Review From The House: tick...tick... BOOM!

Review From The House:  tick...tick... BOOM!

Review From The House: tick...tick... BOOM!

\Brandyn Eddy as Jon: Photos by Devin Karringtentick...tick...BOOM! by Jonathan Larson
Directed by Ryan Mooney
Musical Direction by Melissa Braun & Sarah Jaysmith
Fighting Chance Productions
Jericho Arts Centre
April 6 - 22, 2009
Monday through Wednesday, at 8 pm

Vancouver, BC: It is 1990 and Jon (Brandyn Eddy) is a promising young composer living in Manhattan. Jon is about to turn thirty and he is agonizing about his career in music and theatre, and fretting that  he is over the hill. This premise for the show would ordinarily be a trifle irritating to me. I left 30 behind some years ago (alright, many years ago) yet I still feel that I am on the way up  to the summit of a career hill.  Albeit a different hill from the one I was climbing at 30. No existential angst is allowed in my mind. To safeguard  myself  against the upcoming angst, I booked for dinner at DB Bistro Moderne on Broadway: Our Broadway of course!

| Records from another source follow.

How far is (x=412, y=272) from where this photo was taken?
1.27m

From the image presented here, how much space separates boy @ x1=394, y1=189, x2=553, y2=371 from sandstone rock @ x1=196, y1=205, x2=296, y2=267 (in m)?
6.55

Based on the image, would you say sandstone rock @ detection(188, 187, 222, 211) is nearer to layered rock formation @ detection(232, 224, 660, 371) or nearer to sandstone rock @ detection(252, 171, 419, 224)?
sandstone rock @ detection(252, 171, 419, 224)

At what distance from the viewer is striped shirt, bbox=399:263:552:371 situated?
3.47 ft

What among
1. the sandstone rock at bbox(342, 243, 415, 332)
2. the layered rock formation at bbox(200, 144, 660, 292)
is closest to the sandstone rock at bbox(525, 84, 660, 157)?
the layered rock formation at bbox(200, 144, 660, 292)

But there is a special poignancy to watching the angst of the young composer in this particular rock musical. It was developed out of  Larson's original "rock monologue" (a genre he is credited with inventing),  first titled "30/90" and later renamed "tick, tick...boom".  It is clearly autobiographical, at least the career aspects  - Larson was a promising young composer who lived in Manhattan, composed a musical called SUPERBIA that was workshopped but not staged as a full production.

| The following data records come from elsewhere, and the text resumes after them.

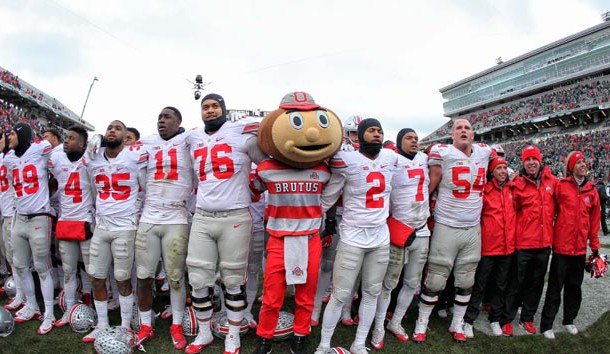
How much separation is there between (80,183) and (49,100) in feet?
171

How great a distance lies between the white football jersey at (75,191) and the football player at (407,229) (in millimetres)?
3554

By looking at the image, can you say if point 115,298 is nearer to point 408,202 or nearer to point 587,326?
point 408,202

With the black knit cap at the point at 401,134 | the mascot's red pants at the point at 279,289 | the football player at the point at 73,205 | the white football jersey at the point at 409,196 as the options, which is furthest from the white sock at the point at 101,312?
the black knit cap at the point at 401,134

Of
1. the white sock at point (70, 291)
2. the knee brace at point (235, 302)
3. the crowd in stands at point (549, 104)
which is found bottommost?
the knee brace at point (235, 302)

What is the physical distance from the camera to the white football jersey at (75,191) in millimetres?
4605

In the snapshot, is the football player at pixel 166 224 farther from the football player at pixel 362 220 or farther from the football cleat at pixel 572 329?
the football cleat at pixel 572 329

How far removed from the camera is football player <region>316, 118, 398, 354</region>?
394 centimetres

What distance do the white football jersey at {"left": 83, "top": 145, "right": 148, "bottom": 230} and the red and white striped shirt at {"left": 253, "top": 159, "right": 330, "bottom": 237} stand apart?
5.17ft

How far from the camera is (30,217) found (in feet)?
15.5

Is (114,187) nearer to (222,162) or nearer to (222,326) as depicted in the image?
(222,162)

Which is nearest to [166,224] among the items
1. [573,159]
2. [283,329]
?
[283,329]

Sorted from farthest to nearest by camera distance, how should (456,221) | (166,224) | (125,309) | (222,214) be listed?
(456,221) < (125,309) < (166,224) < (222,214)

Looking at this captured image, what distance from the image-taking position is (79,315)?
4500 millimetres

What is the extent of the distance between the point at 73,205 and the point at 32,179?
27.8 inches
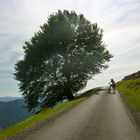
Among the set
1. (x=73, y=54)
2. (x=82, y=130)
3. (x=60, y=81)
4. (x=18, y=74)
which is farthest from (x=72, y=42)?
(x=82, y=130)

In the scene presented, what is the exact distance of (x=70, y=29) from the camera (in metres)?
54.6

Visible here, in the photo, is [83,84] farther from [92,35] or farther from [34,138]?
[34,138]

Also part of the crises with which Jon is confronted,  (in the musical at least) are his girlfriend Susan (Ashley Siddals) who wants to leave New York for a quiet lifestyle in Cape Cod, and Mike (Jeremy Lowe), his best friend since childhood,  who gave up hopes of a theatre career to become a market research executive. Mike now drives a Beemer,  has moved into a swanky apartment  and seems to "have it all" as far as lifestyle goes. Ultimately Jon has to decide whether a quiet life with his girl friend, corporate cash  or composing is most important to him.

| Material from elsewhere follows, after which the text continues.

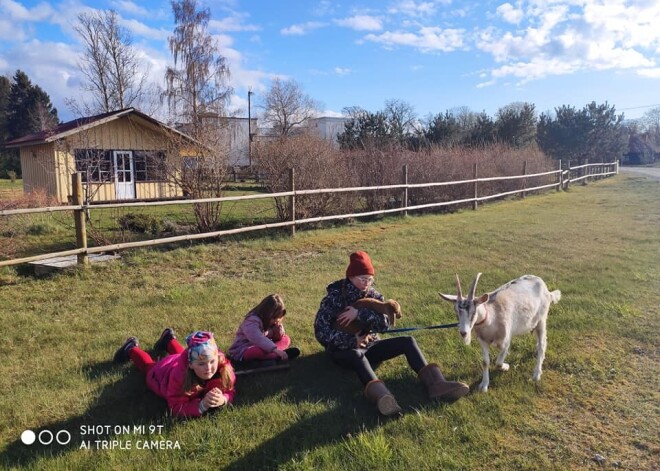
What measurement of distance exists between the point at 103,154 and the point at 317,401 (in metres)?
19.8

In real life Jonathan Larson pursued his dream of composing  the great rock musical.  He was poised to see his  show, Rent , open off-Broadway in 1996 but he died tragically of an undiagnosed ruptured aortic aneurysm the night that  Rent  was to open.  That sadly would have made the ultimate dramatic ending to tick..tick..BOOM but fortunately the young composer could not see into his own future and instead the work ends on a note of determination and hope.

Brandyn Eddy's  voice is pleasant to listen to and he  brought energy and emotion to his portrayal of Jon.  Lowe and Siddals played several other roles each as well as their primary parts of Mike and Susan.  Siddal was very funny as the self-important  leader of  a brain-storming session at Michael's firm to which Jon was invited for his creative abilities.  She also played Jon's agent Rose, with the perfect touch of ultra-sincere insincerity

The band consists of pianists, Melissa Braun and Sarah Jaysmith, Graham Clarke on bass and Nicholas Fontaine on drums.  On the night I attended Steven Greenfield replaced Jaysmith on piano.  I realize that this is defined as a rock musical but I just wish the songs had a little more melody. I really liked several of the numbers - the telephone back-and-forth between Jon and Susan, and Mooney's direction of  the ensemble work in Sunday and Sugar - but I wished for just one tune that would leave me humming.

tick...tick...BOOM! runs tonight, and then Mon to Wed next week. It's interesting to see this work, a forerunner of Larson's Rent.  Fighting Chance Productions are planning to stage Rent later this year at Presentation House so you wil get an opportunity to compare the work.